Bloch, “yeni”nin teorisini, olacak olanı gösterme şeklinde değil, yeniyi isteme, yeninin imkanını anlatma olarak kurmuştu. İnsan olmanın, dönüştürücü güç/potansiyelde tanımlandığı bu kuram, insanın bu imkanın peşinde koşmadığında insanlıktan, dolayısıyla zamandan/tarihten çıkacağını da anlatıyordu. Gelecek kategorisinin epeydir insanlığın ufkundan çıktığı, insanlığın fasit bir şimdiye kapandığı zamanlarda Bloch’u okumak, daha iyi bir yaşam arzusunun, aslında geleceğe açılan kapının kendisi olduğunu görmeyi/hatırlamayı sağlayabilir.
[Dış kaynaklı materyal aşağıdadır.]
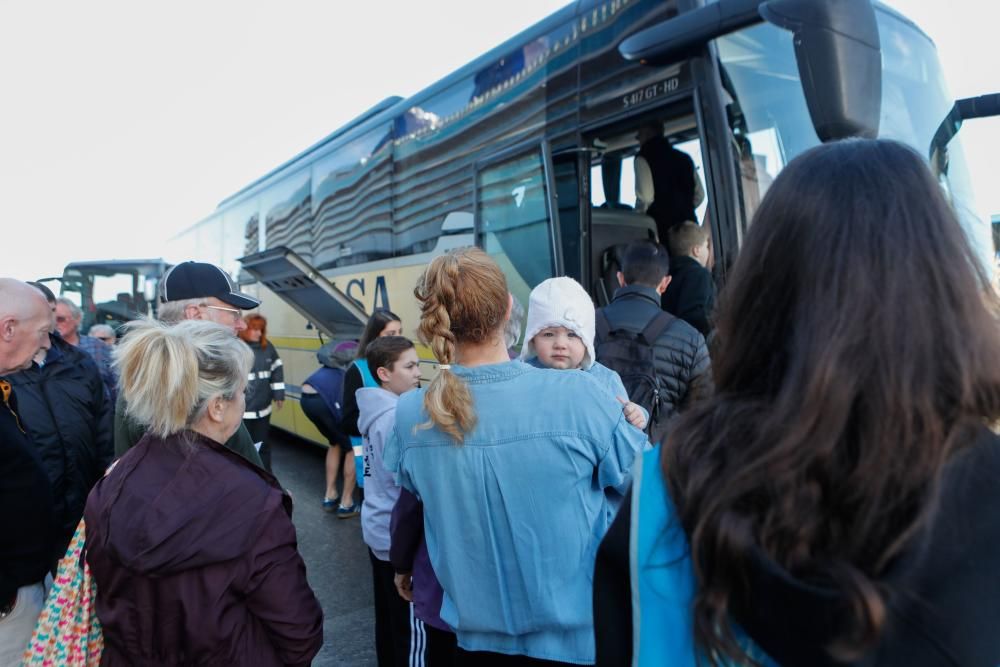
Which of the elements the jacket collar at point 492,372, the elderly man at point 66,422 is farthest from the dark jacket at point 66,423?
the jacket collar at point 492,372

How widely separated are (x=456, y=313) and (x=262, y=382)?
5142mm

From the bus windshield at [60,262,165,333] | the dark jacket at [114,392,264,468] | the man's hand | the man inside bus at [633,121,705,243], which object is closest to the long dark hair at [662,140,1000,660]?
the man's hand

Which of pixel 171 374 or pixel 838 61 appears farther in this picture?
pixel 838 61

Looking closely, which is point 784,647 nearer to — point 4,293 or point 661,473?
point 661,473

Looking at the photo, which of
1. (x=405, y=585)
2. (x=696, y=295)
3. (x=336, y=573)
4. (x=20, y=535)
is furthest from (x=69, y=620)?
(x=336, y=573)

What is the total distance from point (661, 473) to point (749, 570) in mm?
183

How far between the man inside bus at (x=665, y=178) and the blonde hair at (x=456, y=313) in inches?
92.8

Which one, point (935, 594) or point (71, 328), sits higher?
point (71, 328)

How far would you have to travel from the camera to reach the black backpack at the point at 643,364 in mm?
3030

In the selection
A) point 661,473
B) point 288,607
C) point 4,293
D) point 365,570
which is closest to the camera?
point 661,473

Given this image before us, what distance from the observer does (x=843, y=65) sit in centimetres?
255

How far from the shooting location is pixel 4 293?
252 centimetres

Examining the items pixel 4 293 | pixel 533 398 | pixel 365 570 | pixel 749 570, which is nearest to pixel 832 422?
pixel 749 570

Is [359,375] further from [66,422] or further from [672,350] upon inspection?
[672,350]
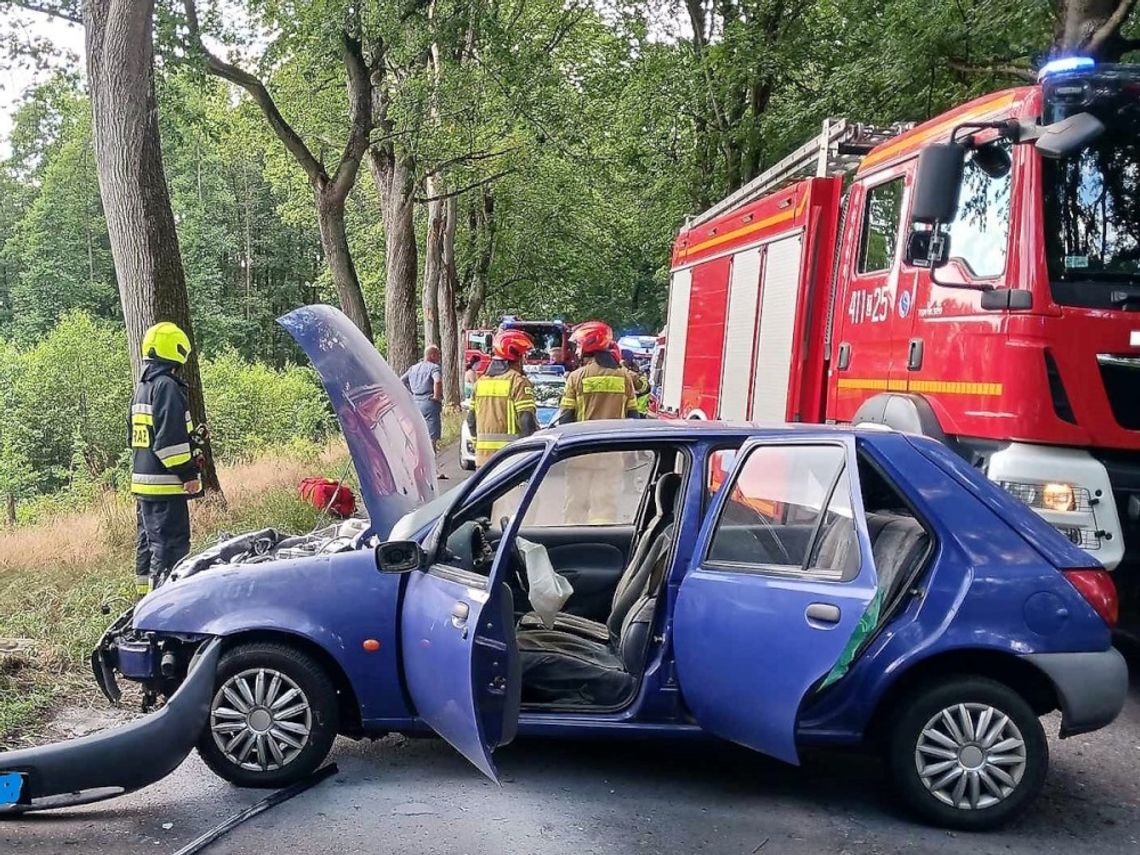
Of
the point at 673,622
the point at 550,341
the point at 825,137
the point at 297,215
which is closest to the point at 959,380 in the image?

Bu hatırlama, politikanın yeniden anlam bulmasının da zemini olacaktır. Politikadan umudunu kesen insanın, aslında düş kurma yeteneğinin körelmiş olduğunu anlatacaktır Bloch. Ayrıca, eylemin ahlaksal içeriğini düşünmeye sevk edecek bir okumayla Umut İlkesi, vicdanın nasıl gerçekte politik bir kapasite olduğunu da gösterebilir.
Edebi, hatta şiirsel, kimi zaman da “sırlı” bir dille dile getirilen bir insanlık hikayesini, tarihe tanıklığın felsefi tarzının büyük örneklerinden birini okurken, bu “sırlı” dilin Türkçe’de dile gelmesinin zorluğunu aşmanın da büyüklüğü fark edilecektir.
Ernst Bloch, Umut İlkesi, Çev. Tanıl Bora İletişim yay.